> [WORK REQUIRED]:
An image-free, word-for-word version of the records below is to be returned.

> [DATASET CONTENT]:
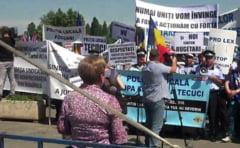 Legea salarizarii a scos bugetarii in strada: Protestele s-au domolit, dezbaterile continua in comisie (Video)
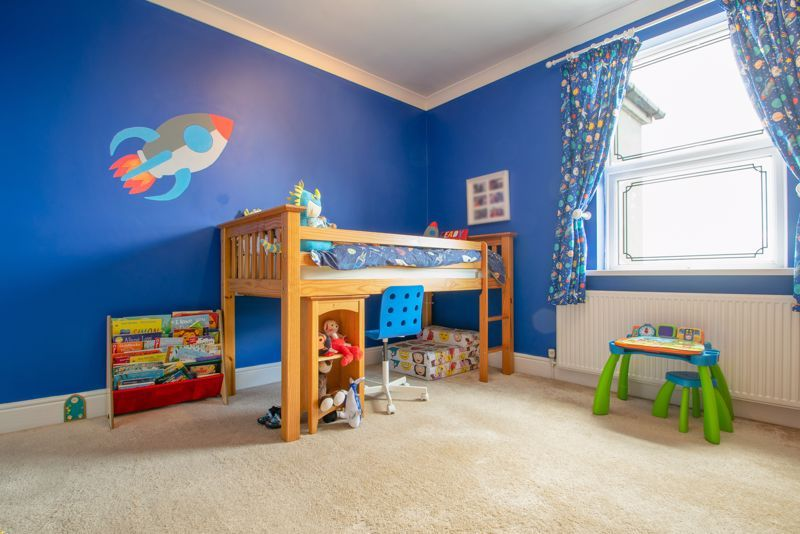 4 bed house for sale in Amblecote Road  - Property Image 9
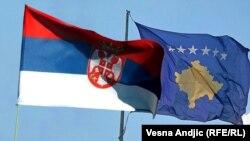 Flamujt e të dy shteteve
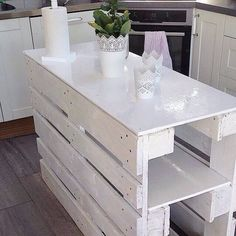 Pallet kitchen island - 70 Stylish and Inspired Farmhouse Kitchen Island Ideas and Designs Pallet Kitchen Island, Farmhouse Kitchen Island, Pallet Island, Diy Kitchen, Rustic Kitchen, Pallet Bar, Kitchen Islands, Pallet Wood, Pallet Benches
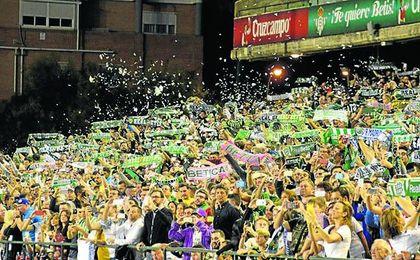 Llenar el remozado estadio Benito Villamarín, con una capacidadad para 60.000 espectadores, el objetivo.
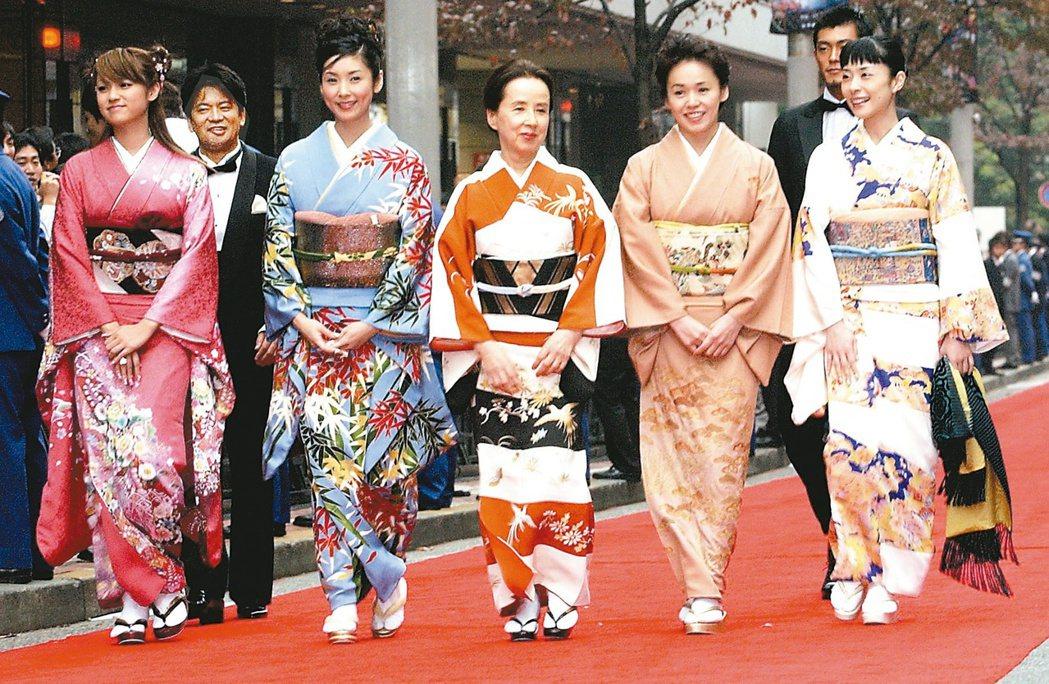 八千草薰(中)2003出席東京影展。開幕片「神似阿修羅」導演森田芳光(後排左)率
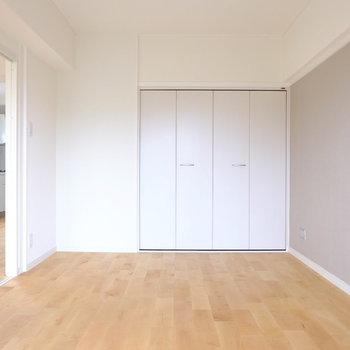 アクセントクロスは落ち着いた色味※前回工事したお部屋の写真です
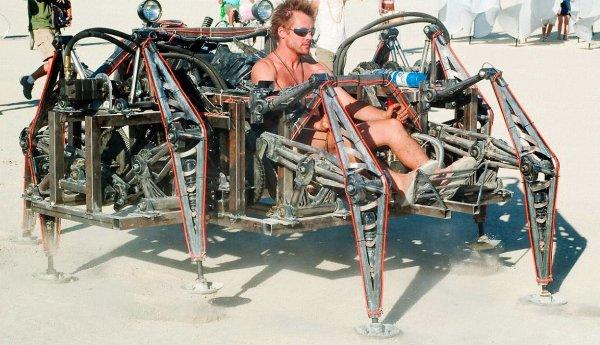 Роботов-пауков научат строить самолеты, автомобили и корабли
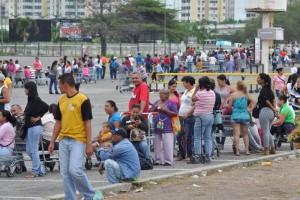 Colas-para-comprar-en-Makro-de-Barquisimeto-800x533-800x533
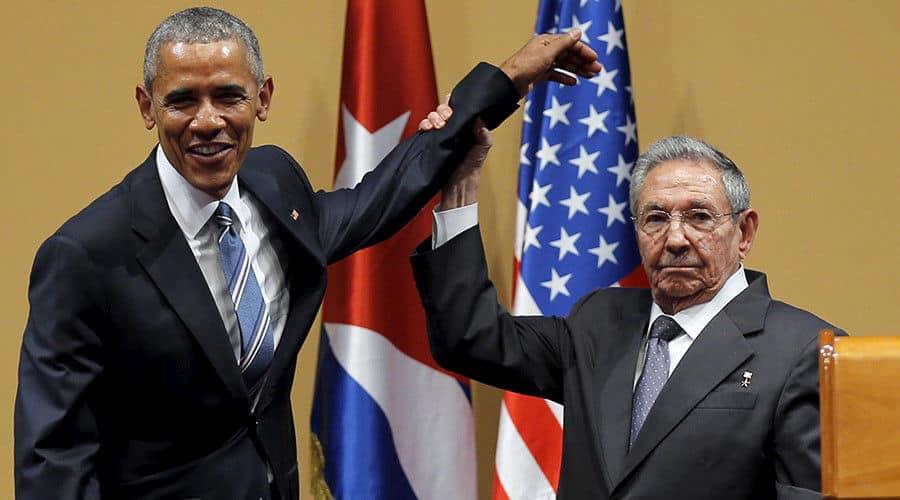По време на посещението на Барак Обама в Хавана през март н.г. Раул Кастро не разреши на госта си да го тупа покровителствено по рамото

> [COMPLETED EXERCISE]:
 Legea salarizarii a scos bugetarii in strada: Protestele s-au domolit, dezbaterile continua in comisie (Video)
 4 bed house for sale in Amblecote Road  - Property Image 9
 Flamujt e të dy shteteve
 Pallet kitchen island - 70 Stylish and Inspired Farmhouse Kitchen Island Ideas and Designs Pallet Kitchen Island, Farmhouse Kitchen Island, Pallet Island, Diy Kitchen, Rustic Kitchen, Pallet Bar, Kitchen Islands, Pallet Wood, Pallet Benches
 Llenar el remozado estadio Benito Villamarín, con una capacidadad para 60.000 espectadores, el objetivo.
 八千草薰(中)2003出席東京影展。開幕片「神似阿修羅」導演森田芳光(後排左)率
 アクセントクロスは落ち着いた色味※前回工事したお部屋の写真です
 Роботов-пауков научат строить самолеты, автомобили и корабли
 Colas-para-comprar-en-Makro-de-Barquisimeto-800x533-800x533
По време на посещението на Барак Обама в Хавана през март н.г. Раул Кастро не разреши на госта си да го тупа покровителствено по рамото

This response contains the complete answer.